> _TASK LIST_:
[1] Translate this sentence from the message below into Spanish: "Content-Negotiation is a tough issue with many faces."
[2] Return, word for word, the stretch of the message below from "First, thanks for" through "(fr, en, ja, …)".

> _PASSAGE_:

- - - - - - -

Re: "Hash URIs" and content negotiation from Alan Ruttenberg on 2006-11-13 (semantic-web@w3.org from November 2006)

From: Alan Ruttenberg <alanruttenberg@gmail.com>
Date: Mon, 13 Nov 2006 00:03:36 -0500
To: Karl Dubost <karl@w3.org>
Cc: Semantic Web <semantic-web@w3.org>
Message-Id: <33B1FDA1-9D8D-4AE1-B702-0F3BA94A3715@gmail.com>
On Nov 9, 2006, at 9:09 PM, Karl Dubost wrote:

>
> Le 8 nov. 2006 à 01:32, Alan Ruttenberg a écrit :
>> On Nov 7, 2006, at 10:50 AM, Dan Brickley wrote:
>>> You're very right of course, it's problematic to conneg in  
>>> context of such URIs. This is why I always preferred slash URIs!  
>>> Ah well...
>>
>> Personally, I can't tell why content negotiation is a good idea in  
>> any context. To my mind it's hiding interesting information in the  
>> innards of a network protocol instead having it explicitly  
>> available, in say, OWL or RDF.
>

First, thanks for your comments. I've responded with some of my  
thoughts.

> because there are cases where it is difficult to do in another way.  
> Content-Negotiation is a tough issue with many faces. It is not  
> only a linear list of choices, but a multi-dimensional matrix
> 	- languages (fr, en, ja, …)

As I have pointed out, the problem is one of naming. I argue that  
these are not the "same" and so shouldn't be named the same. The  
intent is certainly that they are rdf:about the same thing. But don't  
you think that in the context of teaching people about what it would  
mean to have machines understand the web by communicating in RDF,   
conneg, in confusing the different between "x == y" and "x about z &  
y about z" undermines the cause?

> 	- format of representation (png, gif, html, …)

- - - - - - -

> _SUPPLIED INFORMATION_:

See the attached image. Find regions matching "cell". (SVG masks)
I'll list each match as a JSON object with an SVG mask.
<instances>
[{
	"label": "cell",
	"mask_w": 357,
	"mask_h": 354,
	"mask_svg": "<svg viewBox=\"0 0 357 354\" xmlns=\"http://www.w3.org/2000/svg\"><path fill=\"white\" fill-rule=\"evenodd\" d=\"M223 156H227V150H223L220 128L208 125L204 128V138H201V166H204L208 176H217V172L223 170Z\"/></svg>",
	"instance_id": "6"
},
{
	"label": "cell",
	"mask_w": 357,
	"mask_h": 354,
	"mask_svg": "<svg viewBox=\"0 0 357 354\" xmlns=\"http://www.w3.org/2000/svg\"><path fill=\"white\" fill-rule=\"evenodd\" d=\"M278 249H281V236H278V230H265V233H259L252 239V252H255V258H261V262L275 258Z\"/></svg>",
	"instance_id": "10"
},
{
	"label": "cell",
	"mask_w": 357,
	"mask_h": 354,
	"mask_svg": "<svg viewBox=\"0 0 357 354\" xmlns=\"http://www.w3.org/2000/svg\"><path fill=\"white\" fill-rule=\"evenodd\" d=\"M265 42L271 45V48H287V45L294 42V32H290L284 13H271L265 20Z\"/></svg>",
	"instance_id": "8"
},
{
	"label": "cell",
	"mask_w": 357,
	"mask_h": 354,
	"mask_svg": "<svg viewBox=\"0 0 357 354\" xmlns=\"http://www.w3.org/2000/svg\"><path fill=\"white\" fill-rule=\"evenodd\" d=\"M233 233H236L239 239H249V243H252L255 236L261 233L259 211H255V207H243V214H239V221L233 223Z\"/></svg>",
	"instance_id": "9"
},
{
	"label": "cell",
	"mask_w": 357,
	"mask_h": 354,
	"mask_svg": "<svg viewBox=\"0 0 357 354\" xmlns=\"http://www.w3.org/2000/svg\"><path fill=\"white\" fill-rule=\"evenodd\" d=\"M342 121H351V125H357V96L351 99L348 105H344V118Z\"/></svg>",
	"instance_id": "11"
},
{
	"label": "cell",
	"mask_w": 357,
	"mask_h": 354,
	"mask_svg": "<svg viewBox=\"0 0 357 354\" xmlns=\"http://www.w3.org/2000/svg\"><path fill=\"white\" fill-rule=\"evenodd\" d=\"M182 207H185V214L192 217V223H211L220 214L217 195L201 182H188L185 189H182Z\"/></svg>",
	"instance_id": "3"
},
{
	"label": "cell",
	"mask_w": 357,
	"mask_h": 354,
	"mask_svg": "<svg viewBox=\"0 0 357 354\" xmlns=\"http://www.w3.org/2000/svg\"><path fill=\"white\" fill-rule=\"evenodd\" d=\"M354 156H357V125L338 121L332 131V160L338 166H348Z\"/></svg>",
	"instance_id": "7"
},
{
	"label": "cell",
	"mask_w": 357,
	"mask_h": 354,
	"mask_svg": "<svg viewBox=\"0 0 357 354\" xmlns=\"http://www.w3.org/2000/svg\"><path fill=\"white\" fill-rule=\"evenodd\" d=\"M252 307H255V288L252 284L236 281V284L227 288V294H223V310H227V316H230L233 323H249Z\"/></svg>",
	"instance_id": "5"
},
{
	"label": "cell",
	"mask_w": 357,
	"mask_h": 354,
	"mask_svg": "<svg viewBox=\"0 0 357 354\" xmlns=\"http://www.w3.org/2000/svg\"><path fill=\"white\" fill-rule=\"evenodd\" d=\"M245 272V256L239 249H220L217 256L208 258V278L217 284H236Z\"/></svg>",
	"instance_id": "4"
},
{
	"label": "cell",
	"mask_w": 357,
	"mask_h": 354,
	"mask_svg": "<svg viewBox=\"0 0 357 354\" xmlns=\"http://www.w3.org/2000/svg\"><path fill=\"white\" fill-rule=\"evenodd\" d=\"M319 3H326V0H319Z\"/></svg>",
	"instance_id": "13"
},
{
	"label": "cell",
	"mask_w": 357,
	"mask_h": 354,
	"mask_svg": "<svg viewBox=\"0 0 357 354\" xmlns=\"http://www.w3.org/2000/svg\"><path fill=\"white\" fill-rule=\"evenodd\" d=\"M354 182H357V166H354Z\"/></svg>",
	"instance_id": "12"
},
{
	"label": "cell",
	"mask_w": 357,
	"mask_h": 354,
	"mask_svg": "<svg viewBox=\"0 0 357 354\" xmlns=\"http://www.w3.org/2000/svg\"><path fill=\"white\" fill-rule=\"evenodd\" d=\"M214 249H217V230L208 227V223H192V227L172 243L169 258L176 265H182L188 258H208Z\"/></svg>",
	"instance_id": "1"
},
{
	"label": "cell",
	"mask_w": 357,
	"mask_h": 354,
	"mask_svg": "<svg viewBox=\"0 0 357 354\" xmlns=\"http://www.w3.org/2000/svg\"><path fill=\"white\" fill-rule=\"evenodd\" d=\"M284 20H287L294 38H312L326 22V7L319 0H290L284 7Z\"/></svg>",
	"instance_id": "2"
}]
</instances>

- - - - - - -

> _FULL ANSWERS_:
[1] La negociación de contenido es un asunto difícil con muchas facetas.

[2]
First, thanks for your comments. I've responded with some of my  
thoughts.

> because there are cases where it is difficult to do in another way.  
> Content-Negotiation is a tough issue with many faces. It is not  
> only a linear list of choices, but a multi-dimensional matrix
> 	- languages (fr, en, ja, …)